【「ありがとう」と「すみません」どちらを用いる?】~ことばの虫メガネ①~
相手に感謝の気持ちを伝えるとき、「ありがとう」と「すみません」のどちらを使うべきか、悩んでしまった経験はないでしょうか。
日本人ならではの悩みと思いきや、古代中国でも“Thank you.”と“I’m sorry.”の両方の意味で使われていたようです。四書五経の『礼記』などにおいても、”謝”は「感謝」と「お詫び」の2つの意味が含まれています。日本でも昔は、「有難し」「かたじけない」といった言葉があり、今の意味につながっているかと思います。
そのため、相手に感謝を伝えるときは「ありがとう」と「すみません」のどちらでも正解だと、日本社会ではいえます。少々厄介なのは、外国の方とやりとりするときでしょうか笑
私は職業柄、言葉やコミュニケーションについて考えることが多いですが、「辞達」(じたつ)という考えを大事にしています。

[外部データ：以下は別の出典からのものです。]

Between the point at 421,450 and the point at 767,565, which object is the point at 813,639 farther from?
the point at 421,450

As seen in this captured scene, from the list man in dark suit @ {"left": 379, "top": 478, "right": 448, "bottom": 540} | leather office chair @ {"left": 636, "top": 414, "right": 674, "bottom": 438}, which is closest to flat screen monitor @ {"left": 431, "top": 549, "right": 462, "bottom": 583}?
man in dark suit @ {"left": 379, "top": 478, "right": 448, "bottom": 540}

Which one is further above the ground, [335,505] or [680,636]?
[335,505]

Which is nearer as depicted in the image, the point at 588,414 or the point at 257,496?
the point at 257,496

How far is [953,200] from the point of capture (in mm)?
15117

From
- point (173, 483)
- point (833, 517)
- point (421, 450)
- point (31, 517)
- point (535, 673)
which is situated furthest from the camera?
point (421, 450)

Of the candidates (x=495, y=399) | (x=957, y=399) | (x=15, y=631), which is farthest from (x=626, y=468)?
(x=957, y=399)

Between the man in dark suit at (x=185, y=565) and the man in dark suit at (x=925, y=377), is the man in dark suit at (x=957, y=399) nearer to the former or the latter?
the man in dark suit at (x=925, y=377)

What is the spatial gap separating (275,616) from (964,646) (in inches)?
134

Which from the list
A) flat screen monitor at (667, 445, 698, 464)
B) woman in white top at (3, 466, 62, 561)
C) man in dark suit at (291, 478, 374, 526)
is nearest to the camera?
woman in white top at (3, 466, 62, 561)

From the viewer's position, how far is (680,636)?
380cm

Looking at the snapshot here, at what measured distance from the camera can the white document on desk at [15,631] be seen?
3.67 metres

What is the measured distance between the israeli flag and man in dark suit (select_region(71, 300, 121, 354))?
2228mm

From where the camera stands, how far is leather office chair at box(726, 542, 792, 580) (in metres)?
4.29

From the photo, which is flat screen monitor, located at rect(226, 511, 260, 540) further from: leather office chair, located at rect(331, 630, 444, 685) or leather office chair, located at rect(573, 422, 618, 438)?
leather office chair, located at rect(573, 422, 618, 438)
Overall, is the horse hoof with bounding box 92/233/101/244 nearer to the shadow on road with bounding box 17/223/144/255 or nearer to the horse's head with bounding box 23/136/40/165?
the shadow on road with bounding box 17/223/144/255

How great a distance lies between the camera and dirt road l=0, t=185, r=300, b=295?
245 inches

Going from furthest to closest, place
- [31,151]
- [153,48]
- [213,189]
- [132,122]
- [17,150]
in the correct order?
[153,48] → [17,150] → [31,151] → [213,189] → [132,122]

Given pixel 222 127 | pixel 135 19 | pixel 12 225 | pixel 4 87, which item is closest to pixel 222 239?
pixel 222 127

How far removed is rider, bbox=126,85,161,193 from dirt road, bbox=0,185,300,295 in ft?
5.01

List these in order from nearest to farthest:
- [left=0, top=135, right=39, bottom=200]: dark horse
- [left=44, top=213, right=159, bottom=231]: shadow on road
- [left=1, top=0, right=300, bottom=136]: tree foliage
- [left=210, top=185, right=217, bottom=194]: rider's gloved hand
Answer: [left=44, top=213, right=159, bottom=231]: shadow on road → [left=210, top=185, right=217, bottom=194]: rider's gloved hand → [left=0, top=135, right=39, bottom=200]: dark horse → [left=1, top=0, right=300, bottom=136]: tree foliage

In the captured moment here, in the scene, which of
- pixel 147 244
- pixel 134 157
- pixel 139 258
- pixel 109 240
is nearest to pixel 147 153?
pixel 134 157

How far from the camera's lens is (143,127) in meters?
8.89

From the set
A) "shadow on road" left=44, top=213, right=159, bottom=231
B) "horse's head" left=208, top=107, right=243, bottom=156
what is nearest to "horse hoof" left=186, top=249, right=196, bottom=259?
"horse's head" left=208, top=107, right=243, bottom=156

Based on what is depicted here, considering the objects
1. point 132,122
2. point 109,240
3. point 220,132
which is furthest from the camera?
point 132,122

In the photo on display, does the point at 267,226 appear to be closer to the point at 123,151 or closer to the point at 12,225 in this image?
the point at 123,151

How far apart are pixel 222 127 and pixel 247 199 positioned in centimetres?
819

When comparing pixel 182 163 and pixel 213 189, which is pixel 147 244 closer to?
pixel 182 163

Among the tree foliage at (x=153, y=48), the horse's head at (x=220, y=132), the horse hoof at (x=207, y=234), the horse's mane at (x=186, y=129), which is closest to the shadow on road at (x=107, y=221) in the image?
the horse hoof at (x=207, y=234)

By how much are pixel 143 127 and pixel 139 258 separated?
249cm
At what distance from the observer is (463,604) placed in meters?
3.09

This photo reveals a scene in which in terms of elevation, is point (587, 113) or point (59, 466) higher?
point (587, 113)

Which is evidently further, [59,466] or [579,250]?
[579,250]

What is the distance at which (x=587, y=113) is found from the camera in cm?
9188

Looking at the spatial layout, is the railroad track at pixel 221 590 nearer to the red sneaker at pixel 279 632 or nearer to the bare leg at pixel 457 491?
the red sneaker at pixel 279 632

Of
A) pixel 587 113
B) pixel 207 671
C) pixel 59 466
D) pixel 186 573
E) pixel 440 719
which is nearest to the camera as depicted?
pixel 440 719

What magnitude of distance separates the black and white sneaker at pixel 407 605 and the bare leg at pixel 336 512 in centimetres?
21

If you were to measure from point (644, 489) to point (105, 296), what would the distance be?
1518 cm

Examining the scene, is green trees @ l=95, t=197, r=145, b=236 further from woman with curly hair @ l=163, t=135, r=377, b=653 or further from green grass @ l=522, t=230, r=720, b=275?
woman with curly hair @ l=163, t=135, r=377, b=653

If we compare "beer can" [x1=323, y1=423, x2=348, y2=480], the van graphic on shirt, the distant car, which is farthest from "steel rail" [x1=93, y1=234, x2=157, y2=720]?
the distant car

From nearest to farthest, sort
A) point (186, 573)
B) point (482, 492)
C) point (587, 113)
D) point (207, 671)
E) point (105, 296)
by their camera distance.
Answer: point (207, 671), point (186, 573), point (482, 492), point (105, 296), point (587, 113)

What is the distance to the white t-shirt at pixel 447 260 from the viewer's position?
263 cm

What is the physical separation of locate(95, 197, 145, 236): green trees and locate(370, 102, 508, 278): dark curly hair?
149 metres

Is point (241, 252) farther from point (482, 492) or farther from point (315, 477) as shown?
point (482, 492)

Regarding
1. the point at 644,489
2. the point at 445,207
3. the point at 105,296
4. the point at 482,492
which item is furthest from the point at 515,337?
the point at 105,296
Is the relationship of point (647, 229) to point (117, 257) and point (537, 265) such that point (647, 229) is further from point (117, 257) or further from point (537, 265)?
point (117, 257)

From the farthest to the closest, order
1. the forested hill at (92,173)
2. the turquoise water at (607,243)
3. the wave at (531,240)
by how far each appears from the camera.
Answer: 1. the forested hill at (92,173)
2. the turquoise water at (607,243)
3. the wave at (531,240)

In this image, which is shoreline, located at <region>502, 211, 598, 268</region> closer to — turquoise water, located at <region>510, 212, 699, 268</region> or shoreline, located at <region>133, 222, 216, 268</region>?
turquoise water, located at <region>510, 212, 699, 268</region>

これは『論語』に出てくる言葉ですが、「辞は達するのみ」と読みます。
「意味を十分に伝えることが大切」「意味が通じれば良い」とこれまた2つの解釈ができるのですが、ようは「お互いが結果として理解し合えている状態を保つのが大事」と個人的には受け止めています。時と場所、場合に合わせて行動や言動をわきまえる”TPO”が大切という話ですが、ここでポイントなのが「相手の存在を忘れない」ことだと感じています。
マナーだからと、TPOだけをテンプレとして守ればいいという話ではなく、「心の通った接し方を心がけよう」というニュアンスでとらえています。「ありがとう」「すみません」は誰もが知っている言葉ですが、基本だからこそ用法が奥深いところがありますね。たまには、この2つの言葉について考えてみると、身近な方や大切にしたい人に感謝の気持ちが湧いてくるかもしれませんね。